Für die Anpassung der Küsten an den Klimawandel sind wissenschaftliche Erkenntnisse enorm wichtig. Sie sind eine Grundlage für die Politik und die zuständigen Behörden, am Ende die richtigen Klimaschutz- und Küstenmanagementmaßnahmen auf den Weg zu bringen. Doch 65 Prozent der untersuchten Studien beschäftigen sich lediglich mit der Ist-Situation. Nur 19 Prozent thematisieren die Planung von Anpassung und gerade einmal ein Prozent beschäftigt sich damit, wie sich die Maßnahmen umsetzen lassen.
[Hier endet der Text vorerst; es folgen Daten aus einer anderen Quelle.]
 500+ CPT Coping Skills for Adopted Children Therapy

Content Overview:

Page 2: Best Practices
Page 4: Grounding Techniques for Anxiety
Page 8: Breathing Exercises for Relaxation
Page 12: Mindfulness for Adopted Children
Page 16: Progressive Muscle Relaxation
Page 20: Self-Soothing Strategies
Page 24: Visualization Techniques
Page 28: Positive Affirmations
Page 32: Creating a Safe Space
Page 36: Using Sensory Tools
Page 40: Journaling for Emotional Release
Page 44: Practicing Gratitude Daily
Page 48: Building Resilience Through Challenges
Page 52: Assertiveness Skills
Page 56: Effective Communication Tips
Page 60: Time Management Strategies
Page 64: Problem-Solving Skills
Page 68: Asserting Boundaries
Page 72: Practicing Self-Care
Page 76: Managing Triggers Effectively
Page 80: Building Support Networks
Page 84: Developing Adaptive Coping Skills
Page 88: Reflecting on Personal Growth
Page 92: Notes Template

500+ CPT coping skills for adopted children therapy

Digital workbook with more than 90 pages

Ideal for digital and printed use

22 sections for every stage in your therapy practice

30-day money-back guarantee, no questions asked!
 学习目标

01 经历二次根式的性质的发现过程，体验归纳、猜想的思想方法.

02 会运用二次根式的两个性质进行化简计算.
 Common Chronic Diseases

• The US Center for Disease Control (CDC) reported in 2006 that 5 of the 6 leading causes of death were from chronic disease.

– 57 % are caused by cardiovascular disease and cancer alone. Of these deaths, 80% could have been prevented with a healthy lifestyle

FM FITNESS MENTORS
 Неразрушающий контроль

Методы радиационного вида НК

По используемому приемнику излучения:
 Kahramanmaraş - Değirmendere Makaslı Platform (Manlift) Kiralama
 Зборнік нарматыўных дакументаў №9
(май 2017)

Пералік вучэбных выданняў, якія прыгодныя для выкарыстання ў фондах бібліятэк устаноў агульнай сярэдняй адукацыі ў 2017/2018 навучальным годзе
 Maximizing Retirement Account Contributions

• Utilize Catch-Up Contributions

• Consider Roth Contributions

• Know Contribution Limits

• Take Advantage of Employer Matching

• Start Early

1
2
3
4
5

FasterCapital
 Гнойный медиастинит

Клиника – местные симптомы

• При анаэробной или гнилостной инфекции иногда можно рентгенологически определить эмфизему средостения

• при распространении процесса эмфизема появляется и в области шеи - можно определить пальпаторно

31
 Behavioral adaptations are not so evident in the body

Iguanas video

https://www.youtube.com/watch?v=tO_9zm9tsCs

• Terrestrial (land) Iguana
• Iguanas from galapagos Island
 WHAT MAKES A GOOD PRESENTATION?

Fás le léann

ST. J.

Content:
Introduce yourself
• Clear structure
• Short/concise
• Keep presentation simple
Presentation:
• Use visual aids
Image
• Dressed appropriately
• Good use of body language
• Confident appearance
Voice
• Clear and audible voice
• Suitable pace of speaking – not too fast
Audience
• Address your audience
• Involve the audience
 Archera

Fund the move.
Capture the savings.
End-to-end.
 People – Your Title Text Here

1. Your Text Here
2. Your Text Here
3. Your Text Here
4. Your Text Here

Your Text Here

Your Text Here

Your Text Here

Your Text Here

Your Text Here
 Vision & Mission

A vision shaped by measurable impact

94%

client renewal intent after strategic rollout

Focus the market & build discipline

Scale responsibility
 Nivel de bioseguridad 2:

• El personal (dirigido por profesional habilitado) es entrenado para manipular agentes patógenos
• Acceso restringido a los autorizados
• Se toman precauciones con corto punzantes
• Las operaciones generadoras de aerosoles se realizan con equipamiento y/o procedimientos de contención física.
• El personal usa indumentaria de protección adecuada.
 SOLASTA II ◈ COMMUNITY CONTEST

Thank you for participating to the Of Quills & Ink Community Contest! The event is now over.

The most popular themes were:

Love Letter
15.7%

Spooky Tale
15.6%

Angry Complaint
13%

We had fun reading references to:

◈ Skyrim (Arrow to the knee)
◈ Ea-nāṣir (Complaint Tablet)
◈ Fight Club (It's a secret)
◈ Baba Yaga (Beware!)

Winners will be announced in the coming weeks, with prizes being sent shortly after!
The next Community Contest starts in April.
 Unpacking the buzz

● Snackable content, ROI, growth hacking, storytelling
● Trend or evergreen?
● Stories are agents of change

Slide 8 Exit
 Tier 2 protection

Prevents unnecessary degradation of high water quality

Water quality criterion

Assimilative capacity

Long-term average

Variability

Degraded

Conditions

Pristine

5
Zu den wichtigen Instrumenten für die Gestaltung oder Nutzung von Küsten gehören heute die Meeresraumplanung und das sogenannte Integrierte Küstenzonenmanagement. Im Kern geht es darum, die Ziele der Interessengruppen zu harmonisieren – in der Deutschen Bucht etwa die Schifffahrt, die Windkraft, die Ausweisung von Meeresschutzgebieten oder den Abbau von Sand und Kies. Insofern wäre es sinnvoll, wenn Forschende, die sich mit der Klimaanpassung befassen, bei Studien ebenso die Meeresraumplanung und das Integrierte Küstenzonenmanagement im Blick hätten. Cabana sagt: „Doch das ist meist nicht der Fall. Die Ergebnisse der Studien sind davon abgekoppelt und lassen sich schwer in diesen Managementkontext stellen.“ Hinzu kommt, dass wenige Studien die Wirtschaftlichkeit von Klimaanpassung im Blick behalten. Auch das macht es schwer, aus wissenschaftlichen Erkenntnissen Maßnahmen abzuleiten. Dabei habe das Thema „Blue Economy“ in Europa und weltweit in den vergangenen Jahren an Fahrt aufgenommen– die Frage, wie man die Leistungen des Meeres mit nachhaltigen Geschäftsmodellen noch besser nutzen kann. David Cabana empfiehlt deshalb, künftig den praktischen Nutzen von Forschung im Blick zu haben und Studien so zu designen, dass sich daraus klare Handlungsempfehlungen für das Küstenmanagement ableiten lassen.